Adult: In combination with ≥3 other anti-TB agents when an effective treatment regimen cannot otherwise be provided: Weeks 1-2: 400 mg once daily. Weeks 3-24: 200 mg 3 times a week (with at least 48 hours between doses). Administer by directly observed therapy (DOT). Consider local treatment guidelines when choosing the appropriate combination regimen. Child: 12-<18 years ≥30 kg: Same as adult dose. Treatment recommendations may vary among countries (refer to detailed product or local treatment guidelines).

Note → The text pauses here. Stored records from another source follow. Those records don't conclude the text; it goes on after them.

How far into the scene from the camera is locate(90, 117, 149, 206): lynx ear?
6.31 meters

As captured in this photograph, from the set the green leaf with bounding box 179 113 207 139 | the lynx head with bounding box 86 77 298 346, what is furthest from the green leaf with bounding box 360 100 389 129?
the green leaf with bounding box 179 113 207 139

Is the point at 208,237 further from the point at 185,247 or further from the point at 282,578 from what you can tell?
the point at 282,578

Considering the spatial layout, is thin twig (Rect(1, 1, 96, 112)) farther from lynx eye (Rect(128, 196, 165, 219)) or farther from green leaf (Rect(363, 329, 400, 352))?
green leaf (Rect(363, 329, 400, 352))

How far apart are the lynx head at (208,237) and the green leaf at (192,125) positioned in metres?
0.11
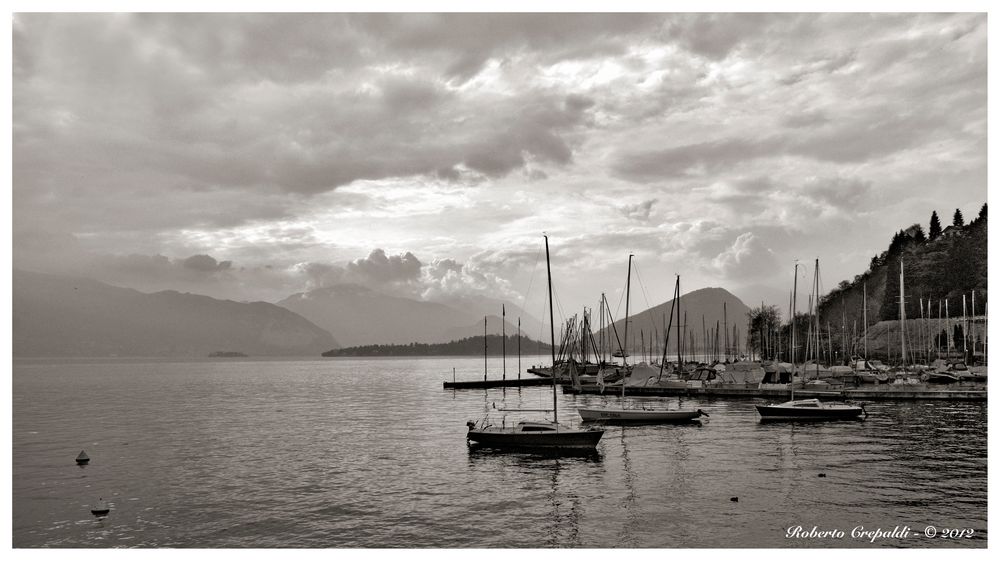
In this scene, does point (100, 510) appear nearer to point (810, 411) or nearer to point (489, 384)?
point (810, 411)

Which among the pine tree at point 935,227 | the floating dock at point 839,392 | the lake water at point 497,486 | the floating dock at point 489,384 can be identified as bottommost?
the floating dock at point 489,384

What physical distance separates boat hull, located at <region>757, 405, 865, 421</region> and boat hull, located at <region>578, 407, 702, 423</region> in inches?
273

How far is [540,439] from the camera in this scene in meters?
47.1

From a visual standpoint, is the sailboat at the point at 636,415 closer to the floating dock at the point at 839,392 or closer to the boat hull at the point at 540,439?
the boat hull at the point at 540,439

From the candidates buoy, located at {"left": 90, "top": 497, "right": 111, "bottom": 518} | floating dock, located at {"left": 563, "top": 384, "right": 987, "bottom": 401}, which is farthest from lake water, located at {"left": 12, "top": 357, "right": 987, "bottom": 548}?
floating dock, located at {"left": 563, "top": 384, "right": 987, "bottom": 401}

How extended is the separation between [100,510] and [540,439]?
Answer: 26560 millimetres

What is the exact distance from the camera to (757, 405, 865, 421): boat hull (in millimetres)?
61938

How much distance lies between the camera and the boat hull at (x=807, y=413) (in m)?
61.9

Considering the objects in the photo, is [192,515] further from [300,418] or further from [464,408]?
[464,408]

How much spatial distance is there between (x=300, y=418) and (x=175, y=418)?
15275mm

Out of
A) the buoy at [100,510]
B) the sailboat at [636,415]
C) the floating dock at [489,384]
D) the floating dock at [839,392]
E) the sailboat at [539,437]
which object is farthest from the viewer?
Answer: the floating dock at [489,384]

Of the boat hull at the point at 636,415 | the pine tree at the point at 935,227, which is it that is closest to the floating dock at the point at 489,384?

tab: Should be taken with food.
Patient with heart failure; hypokalaemia, hypocalcaemia, hypomagnesaemia; QTc interval 450-500 milliseconds (derived using Fridericia's formula), personal or family history of congenital QT prolongation; existing or history of hypothyroidism or bradyarrhythmia; history of torsades de pointes. Not intended for use in latent, extrapulmonary (e.g. CNS, bone), or drug-sensitive TB, or infection caused by nontuberculous mycobacteria. Discontinue treatment (including all other QT prolonging drugs) if evidence of QTcF interval is >500 milliseconds (confirmed by repeat ECG) or serious ventricular arrhythmia develops. Moderate to severe hepatic impairment; severe renal impairment (CrCl <30 mL/min) or ESRD requiring haemodialysis or peritoneal dialysis. Children. Pregnancy and lactation. Concomitant use with QT interval prolonging drugs (e.g. ketoconazole, clofazimine).
This drug may cause dizziness, if affected, do not drive or operate machinery.

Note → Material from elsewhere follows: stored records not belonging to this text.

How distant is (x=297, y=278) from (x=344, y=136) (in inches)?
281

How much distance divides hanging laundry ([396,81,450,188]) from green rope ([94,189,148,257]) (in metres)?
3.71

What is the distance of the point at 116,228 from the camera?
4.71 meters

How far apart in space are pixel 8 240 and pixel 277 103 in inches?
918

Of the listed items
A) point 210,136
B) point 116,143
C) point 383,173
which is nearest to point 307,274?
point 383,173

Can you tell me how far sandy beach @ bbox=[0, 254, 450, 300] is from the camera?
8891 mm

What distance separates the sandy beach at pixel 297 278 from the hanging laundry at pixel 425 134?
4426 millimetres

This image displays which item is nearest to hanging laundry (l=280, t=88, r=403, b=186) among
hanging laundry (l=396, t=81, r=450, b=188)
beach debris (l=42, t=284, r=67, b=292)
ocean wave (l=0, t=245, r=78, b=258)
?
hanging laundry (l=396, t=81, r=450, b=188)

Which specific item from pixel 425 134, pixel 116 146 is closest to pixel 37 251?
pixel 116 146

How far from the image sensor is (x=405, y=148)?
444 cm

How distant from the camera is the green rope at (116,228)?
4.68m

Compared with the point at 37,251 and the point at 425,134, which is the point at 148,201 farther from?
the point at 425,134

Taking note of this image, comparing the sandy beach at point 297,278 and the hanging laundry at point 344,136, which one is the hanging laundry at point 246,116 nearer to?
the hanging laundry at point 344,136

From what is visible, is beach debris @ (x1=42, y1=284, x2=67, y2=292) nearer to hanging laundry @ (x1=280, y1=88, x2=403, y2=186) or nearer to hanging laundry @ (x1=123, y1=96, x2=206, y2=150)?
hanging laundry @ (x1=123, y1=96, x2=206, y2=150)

Perform culture and susceptibility tests; consult local institutional recommendations before treatment initiation due to risks of antibacterial resistance. Obtain ECG at baseline, after 2 weeks, then monthly during treatment, or more frequently when used concurrently with other QTc interval prolonging drugs or in at-risk patients (e.g. torsades de pointes, congenital long QT syndrome). Monitor serum K, Ca, and Mg (at baseline [correct if necessary] and during treatment); AST, ALT, alkaline phosphatase, and bilirubin (at baseline, monthly during treatment, and as necessary). Monitor for signs and symptoms of hepatic dysfunction. Evaluate sputum specimens every month throughout and at the end of treatment (even if cultures become negative).

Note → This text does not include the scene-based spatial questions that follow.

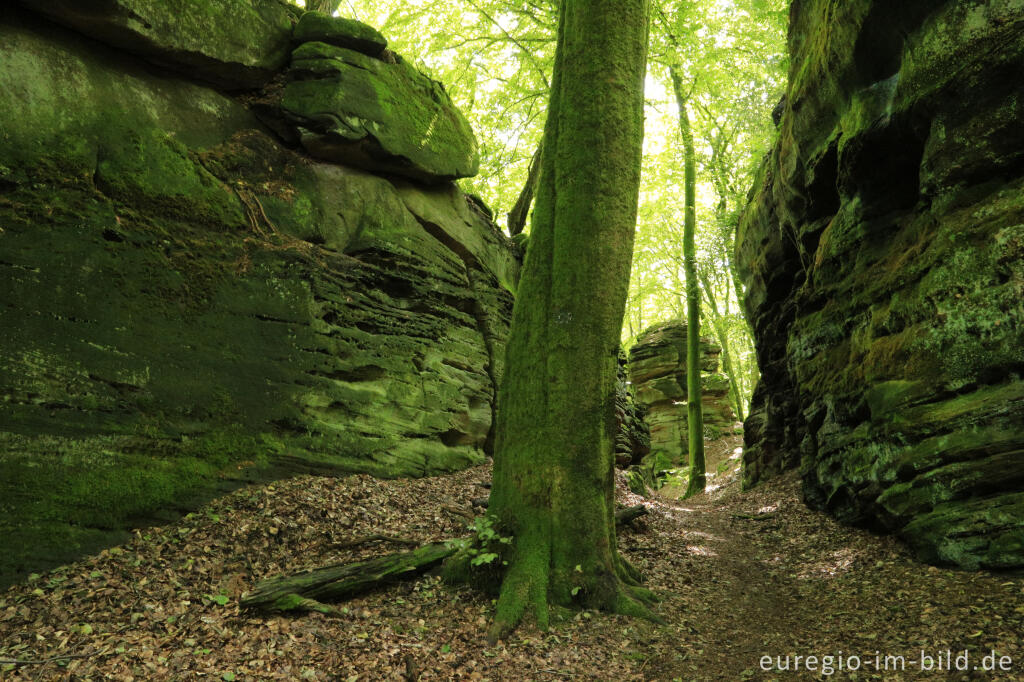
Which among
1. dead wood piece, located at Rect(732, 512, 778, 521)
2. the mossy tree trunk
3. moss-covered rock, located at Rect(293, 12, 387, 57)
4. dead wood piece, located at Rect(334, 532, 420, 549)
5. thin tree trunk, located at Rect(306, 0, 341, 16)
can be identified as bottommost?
dead wood piece, located at Rect(732, 512, 778, 521)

May reduce exposure and therapeutic effect with moderate or strong CYP3A4 inducers (e.g. rifampicin, efavirenz, carbamazepine, phenytoin); avoid concomitant use. May increase serum concentration with moderate or strong CYP3A4 inhibitors (e.g. ketoconazole, ritonavir, ciprofloxacin, erythromycin); avoid concomitant use for >14 consecutive days unless necessary. Concomitant use with QT interval prolonging drugs including ketoconazole, fluoroquinolones (e.g. moxifloxacin, gatifloxacin), macrolide antibiotics (e.g. clarithromycin), and clofazimine may cause additive or synergistic effects on the QT interval. Hepatotoxic drugs may increase the risk of hepatic-related adverse reactions; avoid concomitant use.
Administration with food increases bioavailability. Avoid concomitant use with alcohol as it may increase the risk of hepatotoxicity. May reduce exposure and therapeutic effect with St. John's wort; avoid concomitant use.
Description: Bedaquiline is a diarylquinoline antimycobacterial which inhibits the proton transfer chain of mycobacterial ATP synthase, an enzyme necessary for energy generation in Mycobacterium tuberculosis. This action leads to bactericidal effects for both replicating and non-replicating tubercle bacilli. Pharmacokinetics: Absorption: Well absorbed. Increased bioavailability with food. Time to peak plasma concentration: Approx 5 hours. Distribution: Volume of distribution: Approx 164 L. Plasma protein binding: >99.9%. Metabolism: Metabolised in the liver by CYP3A4 isoenzyme to form less potent N-monodesmethyl metabolite (M2). Excretion: Mainly via faeces; urine (≤0.001% as unchanged drug). Terminal elimination half-life: Approx 5.5 months (range: 2-8 months).
J04AK05 - bedaquiline ; Belongs to the class of other drugs used in the systemic treatment of tuberculosis.